**Provided text:**
--------------------------------------------------
The Company was incorporated under the laws of the Province of British Columbia, Canada in 2006. The Company currently trades on the Toronto Stock Exchange under the symbol “EMC”.
Our focus of operations is the exploration and development of our specialty metals assets, including the Nyngan scandium deposit located in New South Wales, Australia and the Tørdal scandium/rare earth minerals deposit in Norway. Prior to January 1, 2014, the Company’s principal asset was the Springer Tungsten mine and mill, held by the Springer Mining Company. On September 13, 2013, the Company signed a binding Letter of Intent to sell 100% of the Springer Mining Company entity, its assets and mineral and water rights to America’s Bullion Royalty Corp. (“AMB”), for $5 million cash. The transaction was closed on December 31, 2013.
The sale also included the transfer of interests in the Company’s Carlin Vanadium property mineral assets and the Copper King property tungsten assets in Nevada to AMB, along with Springer Tungsten.
One of EMC’s directors is also a director of the company that purchased Springer. The common director recused himself from director level voting on all board level decisions related to the sale.
With the completion of the sale of the Tungsten asset, the Company’s focus is on the exploration and evaluation of its specialty metals assets, specifically the Nyngan scandium deposit located in New South Wales, Australia and the Tørdal scandium/rare earth minerals deposit in Norway. In June 2014, the Company made the final installment payment to acquire the Nyngan property. The Company is an exploration stage company and anticipates incurring significant additional expenditures prior to production at any and all of its properties.
These consolidated financial statements have been prepared on a going concern basis that contemplates the realization of assets and discharge of liabilities at their carrying values in the normal course of business for the foreseeable future. These financial statements do not reflect any adjustments that may be necessary if the Company is unable to continue as a going concern.
The Company currently earns no operating revenues and will require additional capital in order to advance both the Nyngan and Tørdal properties. The Company’s ability to continue as a going concern is uncertain and is dependent upon the generation of profits from mineral properties, obtaining additional financing and maintaining continued support from its shareholders and creditors. These are material uncertainties that raise substantial doubt about the Company’s ability to continue as a going concern. In the event that additional financial support is not received or operating profits are not generated, the carrying values of the Company’s assets may be adversely affected.
--------------------------------------------------
**Stored records:**
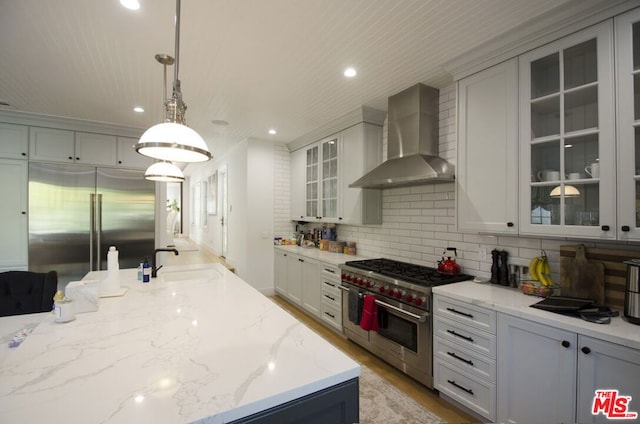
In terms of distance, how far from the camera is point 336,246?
4.24 meters

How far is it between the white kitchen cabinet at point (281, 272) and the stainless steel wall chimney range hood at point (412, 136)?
226cm

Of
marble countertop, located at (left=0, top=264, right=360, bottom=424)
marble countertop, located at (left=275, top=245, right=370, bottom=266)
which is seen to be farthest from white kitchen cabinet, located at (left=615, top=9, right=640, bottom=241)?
marble countertop, located at (left=275, top=245, right=370, bottom=266)

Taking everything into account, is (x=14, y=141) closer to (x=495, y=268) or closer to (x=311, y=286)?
(x=311, y=286)

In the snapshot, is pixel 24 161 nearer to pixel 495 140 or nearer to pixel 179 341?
pixel 179 341

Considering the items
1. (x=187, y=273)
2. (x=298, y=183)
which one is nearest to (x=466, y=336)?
(x=187, y=273)

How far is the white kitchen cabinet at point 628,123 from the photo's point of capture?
153cm

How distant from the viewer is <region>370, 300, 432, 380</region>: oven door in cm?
230

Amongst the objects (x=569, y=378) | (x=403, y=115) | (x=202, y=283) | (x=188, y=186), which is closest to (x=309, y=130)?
(x=403, y=115)

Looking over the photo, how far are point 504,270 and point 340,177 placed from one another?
223 centimetres

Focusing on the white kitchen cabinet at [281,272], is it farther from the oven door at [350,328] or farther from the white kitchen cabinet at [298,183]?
the oven door at [350,328]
--------------------------------------------------
**The problem:**
Please resume the text about the scandium exploration company, carrying it on from its final sentence.

**Final result:**
Basis of presentation
The accompanying unaudited interim condensed consolidated financial statements have been prepared in accordance with the rules and regulations of the Securities and Exchange Commission (“SEC”). The interim condensed consolidated financial statements include the consolidated accounts of EMC Metals Corp. (the “Company”) and its wholly-owned subsidiaries with all significant intercompany transactions eliminated. In the opinion of management, all adjustments necessary for a fair statement of the consolidated financial position, results of operations and cash flows for the interim periods have been made. Certain information and footnote disclosures normally included in the consolidated financial statements prepared in accordance with generally accepted accounting principles have been condensed or omitted pursuant to such SEC rules and regulations. These interim condensed consolidated financial statements should be read in conjunction with the audited consolidated financial statements for the year ended December 31, 2013 and with our Annual Report on Form 10-K filed with the SEC on March 25, 2014. Operating results for the nine-month period ended September 30, 2014 may not necessarily be indicative of the results for the year ending December 31, 2014.
Change in functional and presentation currency
The Company’s expenses and overheads are now primarily being incurred in United States Dollars (“USD”) and it is anticipated that cash flows will continue to be primarily in USD. Accordingly the Company determined that effective January 1, 2013, the functional currency of the Company would change from the Canadian Dollar to the USD for the parent company and its wholly owned subsidiaries.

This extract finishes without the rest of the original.